Your task | Each line below that carries the string "United" must appear in the answer.

Recorded data |
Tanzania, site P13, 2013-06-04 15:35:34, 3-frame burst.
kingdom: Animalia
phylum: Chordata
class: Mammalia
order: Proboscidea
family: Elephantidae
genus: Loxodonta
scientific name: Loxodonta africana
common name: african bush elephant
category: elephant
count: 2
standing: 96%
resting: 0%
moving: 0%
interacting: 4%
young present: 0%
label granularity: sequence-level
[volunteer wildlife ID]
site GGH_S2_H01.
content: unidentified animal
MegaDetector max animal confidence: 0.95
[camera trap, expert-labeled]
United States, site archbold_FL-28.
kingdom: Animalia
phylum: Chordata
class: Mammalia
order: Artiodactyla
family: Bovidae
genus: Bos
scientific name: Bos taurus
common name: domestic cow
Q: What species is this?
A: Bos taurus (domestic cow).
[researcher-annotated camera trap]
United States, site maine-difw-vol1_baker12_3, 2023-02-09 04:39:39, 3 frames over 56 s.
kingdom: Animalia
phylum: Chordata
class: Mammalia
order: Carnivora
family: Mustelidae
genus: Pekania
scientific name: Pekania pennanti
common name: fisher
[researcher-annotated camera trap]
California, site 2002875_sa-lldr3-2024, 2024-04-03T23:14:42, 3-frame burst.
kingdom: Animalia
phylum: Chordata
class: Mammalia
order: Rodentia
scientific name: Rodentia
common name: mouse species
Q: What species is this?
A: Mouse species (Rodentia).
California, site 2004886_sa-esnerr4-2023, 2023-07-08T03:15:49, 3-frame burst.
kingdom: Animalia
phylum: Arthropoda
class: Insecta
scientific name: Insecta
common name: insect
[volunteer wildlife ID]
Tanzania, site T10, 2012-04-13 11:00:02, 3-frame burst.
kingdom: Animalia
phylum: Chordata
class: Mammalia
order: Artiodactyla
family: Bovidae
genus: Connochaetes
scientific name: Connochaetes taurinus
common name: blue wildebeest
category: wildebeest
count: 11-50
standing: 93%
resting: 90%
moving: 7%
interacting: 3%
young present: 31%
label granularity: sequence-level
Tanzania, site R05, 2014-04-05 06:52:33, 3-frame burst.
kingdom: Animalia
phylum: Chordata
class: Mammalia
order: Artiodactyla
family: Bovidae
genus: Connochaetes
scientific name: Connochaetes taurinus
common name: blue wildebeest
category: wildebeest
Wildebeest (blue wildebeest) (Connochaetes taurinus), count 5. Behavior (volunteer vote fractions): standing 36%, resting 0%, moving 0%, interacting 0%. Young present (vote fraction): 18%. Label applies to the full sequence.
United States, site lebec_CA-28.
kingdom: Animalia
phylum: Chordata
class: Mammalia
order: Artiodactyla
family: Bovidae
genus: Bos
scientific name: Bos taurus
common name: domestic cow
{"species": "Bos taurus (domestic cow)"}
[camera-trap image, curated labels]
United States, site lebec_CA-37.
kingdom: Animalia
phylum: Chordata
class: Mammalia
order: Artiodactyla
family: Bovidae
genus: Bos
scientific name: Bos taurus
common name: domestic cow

Task answer |
United States, site archbold_FL-28.
United States, site maine-difw-vol1_baker12_3, 2023-02-09 04:39:39, 3 frames over 56 s.
United States, site lebec_CA-28.
United States, site lebec_CA-37.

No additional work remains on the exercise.